Unlike disk, flash storage devices do not rely on moving mechanical parts to store data, thus offering faster access to data and lower latency than HDDs. Flash is nonvolatile, allowing data to persist in memory even if the storage system loses power. Disk-based storage systems require onboard battery backup or capacitors to keep data persistent. However, flash has not yet achieved an endurance equivalent to disk, leading to hybrid arrays that integrate both types of media.
There are three basic designs of networked storage systems. In its simplest configuration, direct-attached storage (DAS) involves the internal hard drive in an individual computer. In the enterprise, DAS can be a cluster of drives in a server or a group of external drives that attach directly to the server though the Small Computer System Interface (SCSI), Serial Attached SCSI (SAS), Fibre Channel (FC) or internet SCSI (iSCSI).
NAS is a file-based architecture in which multiple file nodes are shared by users, typically across an Ethernet-based local area network (LAN) connection. The advantage of NAS is that filers do not require a full-featured enterprise storage operating system. NAS devices are managed with a browser-based utility, and each node on the network is assigned a unique IP address.
Closely related to scale-out NAS is object storage, which eliminates the necessity of a file system. Each object is represented by a unique identifier. All the objects are presented in a single flat namespace.
A storage area network (SAN) can be designed to span multiple data center locations that need high-performance block storage. In a SAN environment, block devices appear to the host as locally attached storage. Each server on the network is able to access shared storage as though it were a direct-attached drive.
Advances in NAND flash, coupled with falling prices in recent years, have paved the way for software-defined storage. Using this configuration, an enterprise installs commodity-priced SSDs in an x86-based server, using third-party storage software or custom open source code to apply storage management.
Nonvolatile memory express (NVMe) is a developing industry protocol for flash. Industry observers expect NVMe to emerge as the de facto standard for flash storage. NVMe flash will allow applications to communicate directly with a central processing unit (CPU) via Peripheral Component Interconnect Express (PCIe) links, bypassing SCSI command sets transported to a network host bus adapter. NVMe over Fabrics (NVMe-oF) is intended to speed the transfer of data between a host computer and flash target, using established Ethernet, FC or InfiniBand network connectivity.
A nonvolatile dual inline memory module (NVDIMM) is hybrid NAND and DRAM with integrated backup power that plugs into a standard DIMM slot on a memory bus. NVDIMMs only use flash for backup, processing normal calculations in the DRAM. An NVDIMM puts flash closer to the motherboard, presuming the computer's manufacturer has modified the server and developed basic input-output system (BIOS) drivers to recognize the device. NVDIMMs are a way to extend system memory or add a jolt of high-performance storage, rather than to add capacity.
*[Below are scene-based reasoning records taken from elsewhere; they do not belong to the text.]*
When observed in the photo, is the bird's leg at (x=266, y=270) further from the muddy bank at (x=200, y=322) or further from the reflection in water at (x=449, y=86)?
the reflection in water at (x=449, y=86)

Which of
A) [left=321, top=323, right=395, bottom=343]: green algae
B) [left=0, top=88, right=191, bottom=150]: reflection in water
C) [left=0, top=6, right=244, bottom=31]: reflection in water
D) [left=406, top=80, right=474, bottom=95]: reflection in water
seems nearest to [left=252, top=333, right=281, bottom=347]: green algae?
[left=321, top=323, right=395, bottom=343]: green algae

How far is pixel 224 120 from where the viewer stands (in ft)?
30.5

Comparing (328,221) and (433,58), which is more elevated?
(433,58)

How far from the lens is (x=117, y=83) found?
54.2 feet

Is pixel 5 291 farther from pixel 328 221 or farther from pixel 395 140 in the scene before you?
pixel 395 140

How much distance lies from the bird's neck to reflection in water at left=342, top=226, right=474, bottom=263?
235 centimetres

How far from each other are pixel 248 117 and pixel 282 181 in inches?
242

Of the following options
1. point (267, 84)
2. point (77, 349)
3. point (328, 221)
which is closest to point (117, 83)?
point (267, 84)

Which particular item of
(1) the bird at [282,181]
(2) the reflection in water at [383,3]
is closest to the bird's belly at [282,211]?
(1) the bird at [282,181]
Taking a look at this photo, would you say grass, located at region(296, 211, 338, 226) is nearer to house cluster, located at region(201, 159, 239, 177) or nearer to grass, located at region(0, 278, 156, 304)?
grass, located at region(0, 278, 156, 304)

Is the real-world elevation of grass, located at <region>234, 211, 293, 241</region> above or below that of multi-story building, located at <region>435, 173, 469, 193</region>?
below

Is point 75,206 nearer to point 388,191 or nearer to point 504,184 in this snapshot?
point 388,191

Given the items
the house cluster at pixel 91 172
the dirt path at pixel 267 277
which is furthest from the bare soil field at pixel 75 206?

Current NVDIMMs on the market top out at 32 GB, but the form factor has seen density increases from 8 GB to 16 GB in just a few years.
Major data storage vendors
Consolidation in the enterprise storage market has winnowed the field of primary NAS and SAN array vendors in recent years. Storage vendors that penetrated the market with disk products now derive most of their sales from all-flash or hybrid flash. Market-leading vendors include:
- Dell EMC, the storage division of Dell Technologies
- Hewlett Packard Enterprise (HPE)
- HPE Nimble Storage
- Hitachi Vantara
- IBM Storage
- Pure Storage
- Quantum Corp.
- Tegile Systems, part of Western Digital Corp.
Smaller NAS vendors include Drobo, iXsystems, Panasas and Synology. Leading hyper-converged infrastructure (HCI) vendors include Atlantis Computing, Cisco (HyperFlex), HPE SimpliVity, Nutanix, Pivot3, Promise Technology, Scale Computing and VMware VSAN. Most major enterprise storage vendors also offer branded HCI and converged infrastructure products.